Seguendo un rigido codice morale il judo insegna
principalmente il controllo della mente e del
corpo: una cultura fisica, una filosofia
conosciuta col nome di “via gentile”. La parola
Ju-do è infatti costituita da due
ideogrammi, dove Ju significa
flessibilità, dolcezza e do,
letteralmente via, rappresenta il concetto
tipicamente orientale di cammino, percorso.
Il valore stesso di questa arte marziale è la
non-resistenza, cedere alla forza
dell’avversario e con essa creare squilibrio,
accompagnarla e vincerla in modo efficace.

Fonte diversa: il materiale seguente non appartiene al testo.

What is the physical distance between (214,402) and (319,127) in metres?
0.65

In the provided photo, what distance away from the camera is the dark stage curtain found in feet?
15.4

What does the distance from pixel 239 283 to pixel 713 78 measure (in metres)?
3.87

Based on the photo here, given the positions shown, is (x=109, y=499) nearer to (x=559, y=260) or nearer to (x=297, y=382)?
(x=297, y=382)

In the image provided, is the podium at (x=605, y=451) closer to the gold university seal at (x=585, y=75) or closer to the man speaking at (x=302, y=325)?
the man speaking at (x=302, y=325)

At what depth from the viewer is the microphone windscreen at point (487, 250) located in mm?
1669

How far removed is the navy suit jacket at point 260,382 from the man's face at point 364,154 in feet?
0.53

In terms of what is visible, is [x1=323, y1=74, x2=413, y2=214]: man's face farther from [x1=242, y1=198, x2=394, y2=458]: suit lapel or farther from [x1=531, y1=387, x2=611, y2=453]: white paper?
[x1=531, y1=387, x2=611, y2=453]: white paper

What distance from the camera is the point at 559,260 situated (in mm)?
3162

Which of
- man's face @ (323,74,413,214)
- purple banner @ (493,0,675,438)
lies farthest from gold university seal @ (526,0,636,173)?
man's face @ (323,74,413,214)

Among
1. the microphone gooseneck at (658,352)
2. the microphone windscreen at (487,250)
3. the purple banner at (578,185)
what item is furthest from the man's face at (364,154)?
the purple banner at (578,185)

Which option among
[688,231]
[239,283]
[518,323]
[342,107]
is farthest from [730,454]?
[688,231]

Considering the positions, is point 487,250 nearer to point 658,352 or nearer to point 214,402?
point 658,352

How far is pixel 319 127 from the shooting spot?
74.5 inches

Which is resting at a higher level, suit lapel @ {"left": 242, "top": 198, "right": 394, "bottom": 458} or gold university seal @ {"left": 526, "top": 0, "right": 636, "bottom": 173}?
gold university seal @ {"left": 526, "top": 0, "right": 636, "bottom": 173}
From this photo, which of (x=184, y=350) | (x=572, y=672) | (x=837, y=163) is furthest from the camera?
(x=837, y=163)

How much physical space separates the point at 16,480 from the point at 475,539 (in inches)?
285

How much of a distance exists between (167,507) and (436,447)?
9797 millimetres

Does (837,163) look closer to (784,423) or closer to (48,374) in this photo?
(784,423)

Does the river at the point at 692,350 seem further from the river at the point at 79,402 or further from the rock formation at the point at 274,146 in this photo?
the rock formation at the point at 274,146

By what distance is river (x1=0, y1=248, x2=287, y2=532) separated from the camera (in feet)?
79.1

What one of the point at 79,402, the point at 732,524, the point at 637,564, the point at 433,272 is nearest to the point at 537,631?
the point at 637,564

Questa continua evoluzione, alla ricerca di
nuove strade, è un patrimonio autentico, insito
nella sua pratica.
Il padre del Judo, Jigoro Kano, esprimeva così
l’essenza di questa filosofia:
JI-TA-KYO-EI
Tradotto alla lettera significa “io ed altri
insieme progresso”, ovvero il progresso
personale si può ottenere solo con la
collaborazione degli altri, solo insieme agli
altri. Da una prima lettura in chiave sportiva,
deriviamo che il Judo non può
essere praticato da soli. Questo non solo perché
occorre fisicamente la presenza di un partner,
ma perché per imparare è indispensabile la sua
collaborazione. Per collaborare il nostro
compagno dovrà accettare di subire numerose
proiezioni, dovrà impegnarsi ad assumere quelle
posizioni o fare quei movimenti richiesti dallo
studio della tecnica senza perdere tempo e senza
distrarsi, dovrà concentrarsi su quanto stiamo
facendo per offrire la giusta opportunità e
correggere eventuali difetti: in questo modo ci
aiuterà realmente a progredire. Ma anche noi, a
nostra volta, dovremo essere disponibili a fare
tutto ciò per il nostro collega, ad avere a
cuore il suo perfezionamento, dovremo aiutare il
compagno meno esperto, porci allo stesso livello
di quello più debole. La palestra di judo è il
luogo dove collaborazione ed aiuto reciproco non
sono astrazioni che tutti condividono senza mai
tradurle in pratica, ma sono realtà concrete e
quotidiane con le quali ognuno deve fare i conti
ad ogni lezione: il ragazzo che pensa solo per
sé, che non accetta di collaborare, si accorge
quasi subito di non riuscire a concludere nulla;
chi si comporta in modo prepotente con il
compagno più debole, si troverà altrettanto
spesso nella condizione di essere egli stesso il
più debole. Così ancor prima che si renda
necessario l’intervento dell’insegnante, la
pratica stessa del Judo porta all’applicazione
del “ji-ta-kyo-ei”.
Al di là delle mura della palestra, nella vita
quotidiana, il significato sociale di questa
massima è d’altronde così evidente che appare
superfluo soffermarcisi: in ogni momento del
vivere comune la collaborazione porta a
progredire più facilmente; da sempre la
disponibilità all’aiuto reciproco rappresenta
uno dei valori morali più qualificanti.
Questa massima viene spesso tradotta un po’ più
liberamente come “Amicizia e mutua prosperità”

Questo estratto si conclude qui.